I was part of a goodwill exchange of athletes between then Soviet Russia and North Korea, and we were being transported from the night at the opera back to athlete’s village. It was about eight maybe 9 in the evening, and by all accounts, the windows in the apartments should have been full of lights or at least full of flickers from the TV screens. But the city was dark.

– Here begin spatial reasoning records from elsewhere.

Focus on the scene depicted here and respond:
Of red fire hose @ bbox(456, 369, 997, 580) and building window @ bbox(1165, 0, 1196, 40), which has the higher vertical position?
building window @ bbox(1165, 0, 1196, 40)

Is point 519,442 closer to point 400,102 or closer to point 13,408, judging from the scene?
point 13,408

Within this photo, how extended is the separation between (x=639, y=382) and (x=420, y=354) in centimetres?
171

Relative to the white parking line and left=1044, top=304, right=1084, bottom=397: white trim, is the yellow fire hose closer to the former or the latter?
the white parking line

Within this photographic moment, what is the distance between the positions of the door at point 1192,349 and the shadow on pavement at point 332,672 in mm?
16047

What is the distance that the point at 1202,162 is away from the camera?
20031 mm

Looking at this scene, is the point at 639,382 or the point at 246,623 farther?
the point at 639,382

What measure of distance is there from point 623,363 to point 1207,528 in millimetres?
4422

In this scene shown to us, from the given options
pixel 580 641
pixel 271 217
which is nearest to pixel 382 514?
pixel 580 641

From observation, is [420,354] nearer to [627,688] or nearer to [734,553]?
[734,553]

It was odd, but we did not give it too much thought and explained it as a curfew which was enforced. Until the following day when we were transported back to the city to explore a modern supermarket (another bizarre experience that deserves a post of its own). Well, as we were rolling through town in our air-conditioned-fancy-seats bus I looked at the windows out of curiosity aroused by the experience of the previous night and noticed that on such a sunny day many did not reflect the sun. They were aluminum with painted flower pots and curtains. Not all of them but a lot of them. There were no lights or TV flickers in the evening because no one lived there, or maybe they did but received a similar message about what is allowed and what is not. Maybe they too had an aesthetic police perusing the grounds, and everyone who did not comply had their windows painted over or booted out. Who knows.

I realize that it is preposterous comparing my white-privileged-fancy-apartment-dwelling experience to those in NK, but… is it that different? Corporations buy-out housing then dictate not only who lives there but how they live there as well? Totalitarian does not only rhyme with Soviet or communism.